### Objectif du travail:
Rédigez la suite du texte sur Jonas Bito et le prophète Mackenson Dorilas, après sa dernière phrase.

### Texte source:
┌────────

"Je n’oublierai l'image de Jonas tenant dans les bras son enfant"
"C’est une image que je n’oublierai jamais : Jonas Bito, père d’un enfant de trois ans, tenant dans les bras son bébé décédé. Jonas nous a affirmé que son fils, Youbi, avait de la fièvre et dormait, et nous l’avons cru. Il attendait de rencontrer un prophète autoproclamé du nom de Mackenson Dorilas, qui affirme être capable de ramener les morts à la vie.
Soyons clairs : si nous avions su que l’enfant était décédé, nous aurions arrêté de filmer immédiatement et nous aurions dit à Jonas d’emmener son enfant à l’hôpital. Un médecin l’aurait examiné et aurait expliqué comment il était mort. Et il aurait surtout examiné son autre enfant de 2 mois, Lovens, qui avait aussi de la fièvre.
Mais nous ne savions pas que Youbi était mort. Quand nous avons demandé à Jonas pourquoi il avait emmené son enfant à l’église, et pas à l’hôpital, il nous a dit qu’il était certain que son enfant souffrait d’une maladie "pas naturelle". Des représentants de l'église de Mackenson Dorilas, "l’Église de Dieu les envoyés ", lui ont dit qu’il devait payer 2 500 gourdes haïtiennes (environ 30 euros) pour voir le "prophète" en urgence. Cette somme était colossale pour Jonas, bien plus que ce qu’il gagne dans le mois en revendant des assiettes en plastique de seconde main.
"Tous les Haïtiens ont entendu parler de Mackenson Dorilas"
Ce matin-là, Mackenson Dorilas est arrivé dans son 4x4 de luxe, avec des lumières bleu et rouge tape-à-l’œil. Il nous a accueillis poliment. Il a 32 ans, et prêche depuis qu’il a 15 ans. Il affirme avoir été "choisi par Dieu" et ses prêches du mardi accueillent régulièrement, toujours selon lui, des milliers de fidèles. Il affirme y guérir des personnes atteintes de "folie" ou de maladies. Sur sa page Facebook, des vidéos montrent plutôt des centaines de personnes lors de ces rassemblements. Mais elles sont retransmises à environ 90 000 abonnés. En fait, tous les Haïtiens à qui nous avons parlé ont déjà entendu parler de lui.

└────────

Entrées de données extraites
┌────────

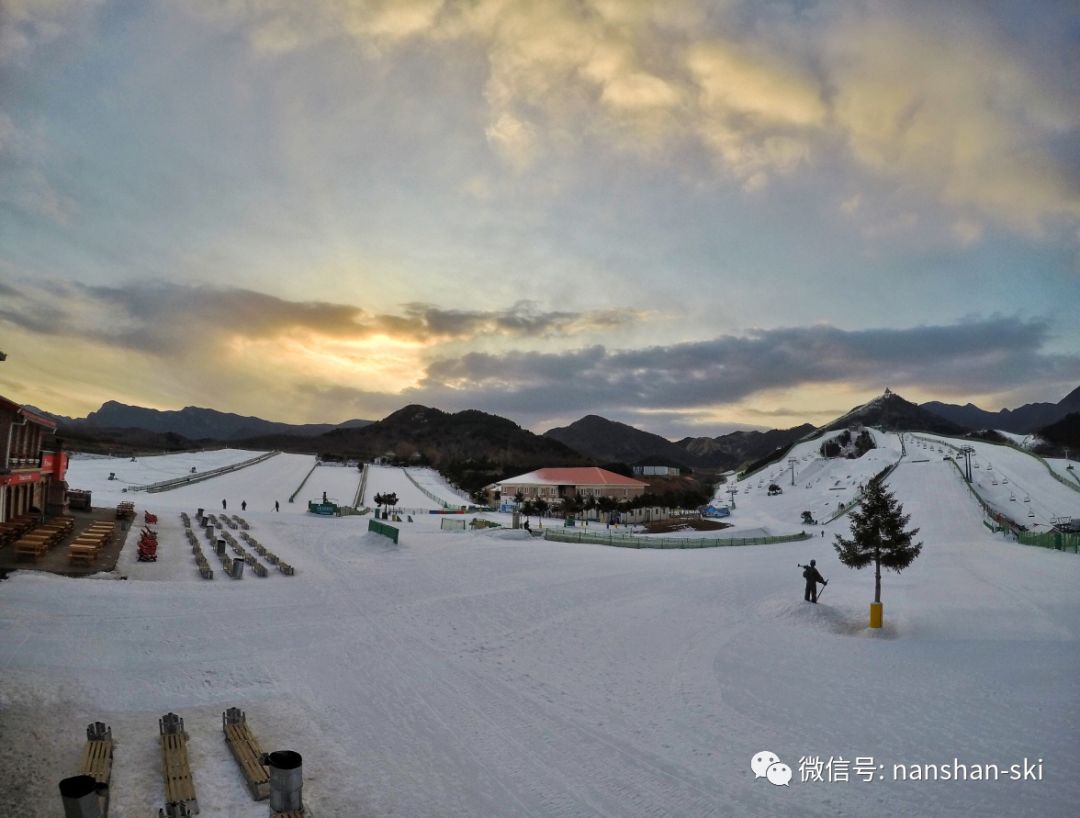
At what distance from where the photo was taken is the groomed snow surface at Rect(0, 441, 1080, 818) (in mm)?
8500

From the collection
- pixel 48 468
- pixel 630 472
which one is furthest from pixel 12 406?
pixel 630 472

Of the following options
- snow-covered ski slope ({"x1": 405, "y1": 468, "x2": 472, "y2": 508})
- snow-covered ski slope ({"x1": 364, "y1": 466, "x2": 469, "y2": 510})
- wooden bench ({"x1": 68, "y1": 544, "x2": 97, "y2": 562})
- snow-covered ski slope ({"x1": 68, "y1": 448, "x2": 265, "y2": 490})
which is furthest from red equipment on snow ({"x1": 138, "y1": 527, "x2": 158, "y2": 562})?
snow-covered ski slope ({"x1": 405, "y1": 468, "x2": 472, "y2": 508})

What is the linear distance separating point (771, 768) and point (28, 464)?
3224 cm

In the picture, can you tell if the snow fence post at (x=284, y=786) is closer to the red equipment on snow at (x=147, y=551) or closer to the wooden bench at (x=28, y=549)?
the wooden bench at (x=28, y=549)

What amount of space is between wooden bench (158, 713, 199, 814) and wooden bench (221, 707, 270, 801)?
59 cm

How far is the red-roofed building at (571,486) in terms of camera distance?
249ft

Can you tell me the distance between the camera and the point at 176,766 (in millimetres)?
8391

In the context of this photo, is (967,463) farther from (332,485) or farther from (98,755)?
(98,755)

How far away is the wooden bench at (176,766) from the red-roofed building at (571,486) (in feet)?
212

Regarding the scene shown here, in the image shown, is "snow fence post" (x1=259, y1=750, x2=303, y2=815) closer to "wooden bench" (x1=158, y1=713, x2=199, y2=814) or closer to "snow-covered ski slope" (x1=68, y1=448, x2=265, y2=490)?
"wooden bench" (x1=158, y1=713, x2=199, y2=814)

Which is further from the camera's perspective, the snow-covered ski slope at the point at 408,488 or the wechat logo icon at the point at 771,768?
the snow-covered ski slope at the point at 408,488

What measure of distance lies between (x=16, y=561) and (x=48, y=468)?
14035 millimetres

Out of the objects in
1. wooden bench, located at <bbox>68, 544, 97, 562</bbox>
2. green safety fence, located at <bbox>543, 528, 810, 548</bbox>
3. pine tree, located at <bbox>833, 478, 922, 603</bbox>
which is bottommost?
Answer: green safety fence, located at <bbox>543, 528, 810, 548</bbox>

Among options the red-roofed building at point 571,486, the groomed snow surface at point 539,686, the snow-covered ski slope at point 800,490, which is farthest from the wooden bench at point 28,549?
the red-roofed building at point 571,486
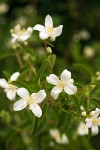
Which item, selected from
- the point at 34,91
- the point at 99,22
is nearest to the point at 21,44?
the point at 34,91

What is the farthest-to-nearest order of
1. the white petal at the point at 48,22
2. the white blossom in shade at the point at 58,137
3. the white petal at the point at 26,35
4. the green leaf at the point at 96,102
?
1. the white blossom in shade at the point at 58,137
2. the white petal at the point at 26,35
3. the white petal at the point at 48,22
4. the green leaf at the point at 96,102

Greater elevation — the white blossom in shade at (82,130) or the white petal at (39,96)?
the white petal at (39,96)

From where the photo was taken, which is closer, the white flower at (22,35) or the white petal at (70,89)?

└────────

### Résultat obtenu:
Ce à quoi nous avons assisté, sans le savoir, c’est en fait la manifestation d’une croyance vaudou, l’une des religions traditionnelles d’Haïti. C’est ce que nous a expliqué notre Observateur Aristilde Deslande, spécialiste des religions et journaliste pour le site Netalkole.net. “Il y à le christianisme ici, mais aussi le vaudou. Beaucoup d’Haïtiens pratiquent le christianisme mais en fait, croient au vaudou."
Aristilde nous a également décrypté la conversation entre le couple et le prophète. Quand Jonas dit que la maladie de son fils n’est "pas naturelle" c’est une façon de dire qu’il a été victime d’un sort vaudou. Quand Shedline se réfère aux "mauvais airs" dans leur voisinage, elle veut signifier qu’elle pense qu’il y a des mauvais esprits. Et quand elle précise qu’elle n’a pas pleuré c’est parce que pour les fidèles du vaudou, pleurer revient à admettre la mort de quelqu’un, qui ne pourra pas être ressuscité.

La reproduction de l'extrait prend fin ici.